By: Jamie Morton
Kiwi researchers have stumbled upon what could be a promising agent against an incurable blood cancer.
Based on just-published findings, Otago University researchers are keen to know whether a decades-old antibiotic and others like it might offer hope for people living with myeloma.
Around 360 Kiwis each year are diagnosed with the disease, which is a cancer of plasma cells that usually arises in the bone marrow.
The researchers’ paper described an 86-year-old patient whose myeloma had been developing for several years.
Because of his age and lack of significant signs or symptoms, the man’s haematologists had opted to observe his cancer rather than actively treat it.
But when he began a 10-day course of an antibiotic called roxithromycin for a chest infection, doctors were surprised to see his cancer-indicating paraprotein levels halve – and his haemoglobin levels increase.
Research haematologist Professor Ian Morison said he and his colleagues came across the response to the drug “completely by chance”.
The improvement in his condition continued six months after.
“In untreated patients with myeloma the paraprotein levels are usually very stable, and the size of his reduction was extraordinary,” Morison said.
“The persistent improvement in his haemoglobin strongly suggests that the amount of myeloma in his marrow has reduced.”

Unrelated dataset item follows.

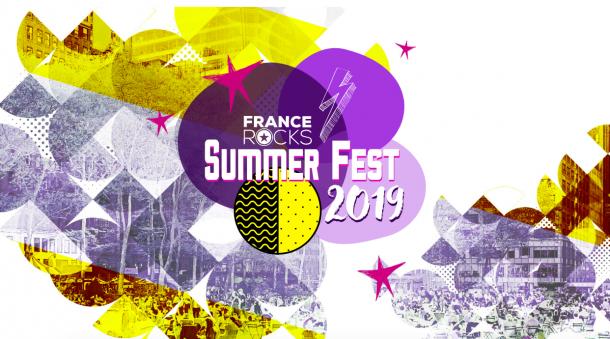 France Rocks Summer Fest: el festival de música francesa más grande deEEUU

The research team’s interest in the response was supported by previous results from a related antibiotic, clarithromycin.

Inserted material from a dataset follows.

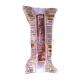 Хліб Київхліб Булочки здобні 2шт 200г в упакуванні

“Several years ago some remarkable responses to clarithromycin were observed, but subsequently others found modest responses and usually in combination with other treatments,” Morison said.
“But the pharmacology of roxithromycin is much more favourable than clarithromycin so there are theoretical grounds for believing that it might be superior.”
The findings were all the more exciting given how challenging myeloma is to deal with.
Plasma or myeloma cells are not very different that our normal plasma cells that make the antibodies of our immune systems.
But they grow slow – and cancers that are easier to treat with chemotherapy, such as acute leukaemia, tend to have cells that are faster growing.
“Chemotherapy kills many fast growing cells – including normal marrow cells, gut cells, hair cells – but these normal cells can recover,” Morison explained.
“In the absence of differential cell growth, chemotherapy needs to be targeted to some specific feature of that cancer.
“The genetic abnormalities within myeloma cases are very heterogeneous, so that is no single cellular pathway that we can target for myeloma therapy.”
But he added progress in treatment in myeloma had been “quite remarkable” in recent years.
New Zealand had reasonably early access, for instance, to bortezomib, a drug that had made a big difference to prognosis.
In the case of roxithromycin, Morison hoped its reported benefits might alert his team to similar agents from around the world.
“Many haematologists around New Zealand are aware of this case and are looking for similar responses.”
Another haematologist from Japan had contacted the researchers to say he would try using the drug as well.
“If we obtain more anecdotal evidence of efficacy we will consider a formal trial of suitable patients.”
Morison said roxithromycin was an easily affordable drug – a typical 10-day course cost just $3 – which meant drug companies would be unlikely interested in researching its activity in myeloma.
However, it wasn’t used in many countries, which limited the opportunities for other scientists overseas to observe similar responses.
But the team was nonetheless keen to answer some of the most tantalising questions thrown up by the study.
“All of our excitement for the potential of roxithromycin comes from a single patient.
“Was there something else going on that we didn’t know about? Is he the one-in-100 who responds to roxithromycin because of the genetic makeup of his myeloma cells?
“We need to see more cases with similar responses before we promote this as a treatment option.”